Sobre el Atlántico
C'etaient les eaux, et les eaux, et les eaux.
James
Las aguas parecen sin fin, como si no hubiese ya tierras, y nuestro mundo fuera una inmensa gota, una sola y redonda lágrima azul, cayendo en el éter. ¡Oh, este azul! Es un azul oscuro, denso, traslúcido, un azul de zafiro, en cuyo seno, bajo las alas de la noche, despiertan fulgores de fósforo. ¿Dónde la espuma sería más blanca que sobre el azul, a veces laminado y bruñido como un metal, a veces laqueado de negro, el azul atlántico que me llena la vista y el alma?

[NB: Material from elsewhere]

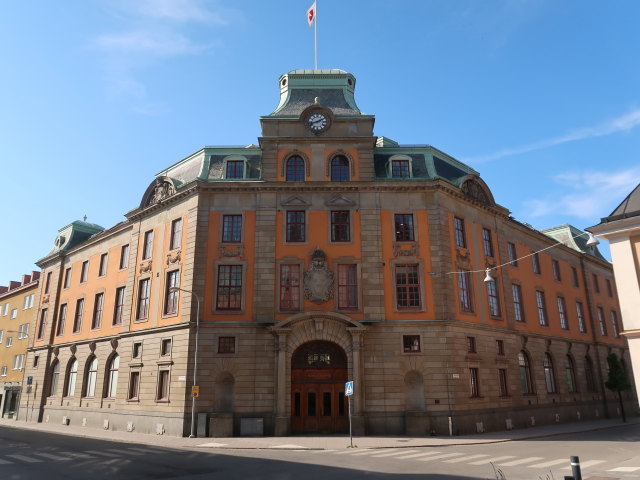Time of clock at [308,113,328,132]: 1:42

Espuma rodante, sonora, cabellera de nieve salvaje, penacho que se alza y se anega y se levanta nuevamente y se encabrita en cada cresta del innumerable y paralelo ejército de olas. Espuma -surtidor, torrente, cascada-, que en lo cóncavo de la onda teje anchos exágonos irregulares cuyas cintas tiemblan como sobre una piel, o que adelgaza sus filamentos lívidos en un encaje de sutileza infinitesimal, o se desvanece en verde bruma submarina, o se curva en gasa que se deshace al viento, o se retuerce en largas volutas de humo líquido, o finge, a los oblicuos rayos del sol, la red de púrpura que inyectara el ojo enorme de un monstruo... Espuma blanca sobre el mar azul, emulsión hirviente de agua y aire... Sí; aire, agua, nada más: lo que cede y se desliza y huye y, por lo mismo, rodea y devora y disuelve. Agua y aire, lo que carece de cohesión y de forma... y por lo mismo, revela su inflexible geometría en el arco fatal del horizonte...
¡Aguas del mar, estremecidas y desnudas, sangre purísima del Universo, linfa madre, plasma sagrado del cual llevamos todos, para poder vivir, una provisión en las venas! Tu sal se seca en mis labios, y saboreo tu sublime amargura. Acaso a una legua bajo la quilla del buque yacen las ruinas de un continente que recuerdan los hombres -y acaso cien otras bajo ellas-, pero en tus entrañas surgen continuamente las Venus primordiales: seres blandos y errabundos, tentáculos ciegos, larvas glaucas, pulpa ancestral que se ha vuelto transparente y flota invisible, bosques sumergidos, infinitas lianas de un ámbar sin flor, y también el semillero de la fauna microscópica, polen oceánico que en vastas estelas arde bajo el firmamento de los trópicos. Y quizás, en una hora tibia, ¡oh mar venerable!, engendras aún, como en las épocas geológicas, el misterio de los misterios, las células matrices de la vida virgen...
¿Aún?... Nada hay ilimitado ni eterno. El mar envejece. Su aliento se pierde en los espacios siderales. Su agua, cristalina limpieza entregada a los cielos, le es devuelta avaramente por los ríos, turbia y sucia, cargada de todos los despojos y secreciones y deyecciones de la tierra. Y con el transcurso de los tiempos, el mar se torna más acre, más espeso, más bajo, más árido. Nosotros, los cada vez más ágiles, los usurpadores del destino, corremos hoy sobre las aguas, cortándolas al doble tajar de nuestras hélices, porque supimos aprisionar el fuego, y el fuego, como nos anunció Esquilo, es el maestro que nos lo ha enseñado todo, ¡todo!, hasta fabricar lo álgido y helar el aire. ¿Qué importa que se apaguen los astros, si se encienden otros en nuestros cerebros? Y todavía mañana, cuando el mar haya cuajado en un témpano único sus sueños estériles, volarán nuestras máquinas sobre él, dejando en las tinieblas un rastro de chispas.